На лестнице я опять встретил Аткинса.
— Все это так ужасно грустно, — заговорил он. — Вчера, когда я об этом думал, меня вырвало.
— Думал о чем? — спросил я.
— О «Комнате Джованни»! — воскликнул он; мы уже обсуждали роман, но, видимо, бедный Том еще не все сказал. — Тот отрывок о миазмах любви…
— О дурном запахе, — поправил я.
— О зловонии, — сказал Аткинс; его затошнило.
— Запах, Том.
— Смрад, — сказал Том, и его вырвало на ступеньки.
— Господи, Том…
— И эта жуткая женщина с бездонной мандой! — воскликнул Аткинс.
— Чего? — спросил я.
— Ну та его ужасная подружка — ты знаешь, о ком я, Билл.
— Мне кажется, в том и задумка, Том, — показать, как кто-то, кого он раньше желал, теперь вызывает у него отвращение, — сказал я.

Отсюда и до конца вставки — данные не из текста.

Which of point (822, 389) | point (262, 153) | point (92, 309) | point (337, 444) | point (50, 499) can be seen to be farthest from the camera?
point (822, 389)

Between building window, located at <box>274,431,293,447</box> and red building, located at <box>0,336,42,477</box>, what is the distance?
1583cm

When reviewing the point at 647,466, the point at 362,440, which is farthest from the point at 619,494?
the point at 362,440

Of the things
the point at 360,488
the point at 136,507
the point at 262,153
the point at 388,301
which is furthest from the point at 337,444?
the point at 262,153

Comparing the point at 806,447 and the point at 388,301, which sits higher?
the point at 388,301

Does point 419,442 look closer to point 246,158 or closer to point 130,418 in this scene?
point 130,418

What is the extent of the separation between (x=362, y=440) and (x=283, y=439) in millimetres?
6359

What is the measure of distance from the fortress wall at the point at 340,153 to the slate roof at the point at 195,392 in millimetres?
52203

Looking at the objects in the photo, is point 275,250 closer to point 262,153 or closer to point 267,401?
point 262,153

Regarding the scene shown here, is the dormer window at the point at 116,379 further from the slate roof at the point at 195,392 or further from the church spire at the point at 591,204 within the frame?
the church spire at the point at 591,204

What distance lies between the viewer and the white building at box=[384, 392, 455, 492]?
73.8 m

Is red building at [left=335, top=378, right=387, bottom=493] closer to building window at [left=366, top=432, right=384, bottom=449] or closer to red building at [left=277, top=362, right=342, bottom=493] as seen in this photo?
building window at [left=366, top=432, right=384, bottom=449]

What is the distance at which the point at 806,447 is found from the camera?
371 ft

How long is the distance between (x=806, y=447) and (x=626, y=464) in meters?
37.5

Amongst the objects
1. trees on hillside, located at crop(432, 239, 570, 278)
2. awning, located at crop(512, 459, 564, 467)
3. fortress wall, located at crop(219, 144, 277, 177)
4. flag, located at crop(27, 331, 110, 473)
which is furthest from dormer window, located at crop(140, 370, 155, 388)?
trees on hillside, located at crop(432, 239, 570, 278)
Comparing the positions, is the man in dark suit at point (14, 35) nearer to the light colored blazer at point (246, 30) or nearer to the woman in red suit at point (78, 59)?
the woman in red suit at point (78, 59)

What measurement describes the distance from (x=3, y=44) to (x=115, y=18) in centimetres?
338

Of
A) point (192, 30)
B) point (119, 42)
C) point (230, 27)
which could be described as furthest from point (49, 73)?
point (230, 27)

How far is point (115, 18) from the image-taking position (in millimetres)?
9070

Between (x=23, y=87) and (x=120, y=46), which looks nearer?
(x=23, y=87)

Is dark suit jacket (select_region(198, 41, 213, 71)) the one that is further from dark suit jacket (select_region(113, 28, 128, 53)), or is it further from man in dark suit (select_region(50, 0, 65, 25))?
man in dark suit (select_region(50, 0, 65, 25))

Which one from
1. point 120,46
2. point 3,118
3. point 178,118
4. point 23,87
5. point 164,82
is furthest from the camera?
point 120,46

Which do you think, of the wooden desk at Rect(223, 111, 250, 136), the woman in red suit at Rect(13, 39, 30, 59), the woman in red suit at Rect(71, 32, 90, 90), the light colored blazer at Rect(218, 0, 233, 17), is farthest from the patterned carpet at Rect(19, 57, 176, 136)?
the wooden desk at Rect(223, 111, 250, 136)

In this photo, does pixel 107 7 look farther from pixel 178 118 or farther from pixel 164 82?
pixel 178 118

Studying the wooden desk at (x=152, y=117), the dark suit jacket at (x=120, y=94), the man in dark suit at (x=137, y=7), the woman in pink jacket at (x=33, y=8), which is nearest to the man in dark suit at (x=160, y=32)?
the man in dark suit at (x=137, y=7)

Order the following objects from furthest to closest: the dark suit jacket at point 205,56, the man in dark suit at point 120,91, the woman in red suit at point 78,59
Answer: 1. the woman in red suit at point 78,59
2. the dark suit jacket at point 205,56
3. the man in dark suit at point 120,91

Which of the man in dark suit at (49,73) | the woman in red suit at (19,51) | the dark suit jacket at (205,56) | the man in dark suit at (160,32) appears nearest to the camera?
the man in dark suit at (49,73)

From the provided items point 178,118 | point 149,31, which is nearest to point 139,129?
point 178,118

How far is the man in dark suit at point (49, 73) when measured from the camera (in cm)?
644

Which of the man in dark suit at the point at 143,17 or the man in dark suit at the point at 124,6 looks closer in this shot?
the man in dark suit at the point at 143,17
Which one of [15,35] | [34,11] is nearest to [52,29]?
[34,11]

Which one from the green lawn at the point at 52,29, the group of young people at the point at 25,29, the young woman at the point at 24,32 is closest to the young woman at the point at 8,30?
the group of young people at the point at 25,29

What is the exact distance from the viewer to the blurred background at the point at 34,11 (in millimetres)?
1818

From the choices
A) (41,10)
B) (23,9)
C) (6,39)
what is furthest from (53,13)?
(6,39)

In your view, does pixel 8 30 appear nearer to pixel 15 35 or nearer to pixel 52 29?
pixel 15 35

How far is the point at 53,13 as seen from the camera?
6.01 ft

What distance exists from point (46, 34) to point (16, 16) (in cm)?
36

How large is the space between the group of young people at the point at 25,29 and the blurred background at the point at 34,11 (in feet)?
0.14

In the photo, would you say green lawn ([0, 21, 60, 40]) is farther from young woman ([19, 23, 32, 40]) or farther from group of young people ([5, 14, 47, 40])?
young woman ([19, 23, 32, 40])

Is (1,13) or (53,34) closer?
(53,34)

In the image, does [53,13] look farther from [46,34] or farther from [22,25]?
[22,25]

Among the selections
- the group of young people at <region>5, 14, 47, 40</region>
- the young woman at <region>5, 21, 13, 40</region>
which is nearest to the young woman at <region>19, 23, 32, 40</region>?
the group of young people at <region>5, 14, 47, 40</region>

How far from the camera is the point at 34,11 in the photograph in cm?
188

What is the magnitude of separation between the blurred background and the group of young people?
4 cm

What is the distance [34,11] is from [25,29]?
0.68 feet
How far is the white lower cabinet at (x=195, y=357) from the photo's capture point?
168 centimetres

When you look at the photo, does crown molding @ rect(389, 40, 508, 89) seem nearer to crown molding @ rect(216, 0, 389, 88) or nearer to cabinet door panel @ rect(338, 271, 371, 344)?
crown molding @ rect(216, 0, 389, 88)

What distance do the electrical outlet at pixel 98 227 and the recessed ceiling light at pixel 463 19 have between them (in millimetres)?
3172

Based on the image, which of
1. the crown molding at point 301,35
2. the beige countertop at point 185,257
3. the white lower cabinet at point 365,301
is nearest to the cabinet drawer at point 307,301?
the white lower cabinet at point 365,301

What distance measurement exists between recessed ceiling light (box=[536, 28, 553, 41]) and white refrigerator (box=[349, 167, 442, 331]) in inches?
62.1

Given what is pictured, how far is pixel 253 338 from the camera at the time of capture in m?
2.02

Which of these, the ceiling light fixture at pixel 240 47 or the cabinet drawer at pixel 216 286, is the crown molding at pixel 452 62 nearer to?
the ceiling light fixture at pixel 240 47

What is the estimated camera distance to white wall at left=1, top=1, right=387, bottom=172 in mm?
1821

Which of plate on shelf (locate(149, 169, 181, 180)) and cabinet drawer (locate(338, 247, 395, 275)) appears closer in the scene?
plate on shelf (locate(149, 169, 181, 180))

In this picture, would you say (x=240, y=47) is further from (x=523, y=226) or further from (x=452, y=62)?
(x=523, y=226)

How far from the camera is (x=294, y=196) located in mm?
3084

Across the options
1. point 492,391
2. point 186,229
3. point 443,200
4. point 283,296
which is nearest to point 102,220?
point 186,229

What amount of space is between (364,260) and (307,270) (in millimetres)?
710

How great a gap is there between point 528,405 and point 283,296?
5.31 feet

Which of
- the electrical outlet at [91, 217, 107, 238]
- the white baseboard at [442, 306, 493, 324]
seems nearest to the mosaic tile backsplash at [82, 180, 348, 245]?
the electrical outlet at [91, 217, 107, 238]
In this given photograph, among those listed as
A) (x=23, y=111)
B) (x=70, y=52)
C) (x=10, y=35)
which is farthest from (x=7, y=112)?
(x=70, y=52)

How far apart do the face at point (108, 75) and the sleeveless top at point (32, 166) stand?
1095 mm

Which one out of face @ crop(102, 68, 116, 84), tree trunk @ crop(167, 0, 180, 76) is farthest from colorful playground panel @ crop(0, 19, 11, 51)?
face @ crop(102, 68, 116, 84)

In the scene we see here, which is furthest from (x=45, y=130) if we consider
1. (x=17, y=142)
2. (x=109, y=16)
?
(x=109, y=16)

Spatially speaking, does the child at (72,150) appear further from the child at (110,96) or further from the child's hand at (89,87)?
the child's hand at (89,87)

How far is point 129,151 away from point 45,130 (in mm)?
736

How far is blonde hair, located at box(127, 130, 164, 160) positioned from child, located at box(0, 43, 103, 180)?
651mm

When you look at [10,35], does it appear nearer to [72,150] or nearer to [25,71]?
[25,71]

— Знаешь, они рыбой пахнут, — сообщил мне Аткинс.
— Женщины? — спросил я.
Он подавил новый приступ тошноты.
— Их штуки, — сказал Аткинс.
— Вагины, Том?
— Не произноси это слово! — попросил бедный Том, сдерживая очередной рвотный позыв.
— Мне пора, Том, — сказал я. — Надо подготовиться к дружеской беседе с доктором Харлоу.
— Поговори с Киттреджем, Билл. Его то и дело отправляют к доктору Харлоу. Киттредж знает, как с ним обращаться, — сказал мне Аткинс. Я и не сомневался в этом; мне просто не хотелось говорить с Киттреджем.
Но, разумеется, Киттредж уже слышал о мисс Фрост. Ни одна история, каким-либо образом связанная с сексом, не могла пройти мимо его ушей. Если ученик академии получал взыскание, Киттредж всегда знал не только что он натворил, но и кто его поймал, и какое наказание ему назначили.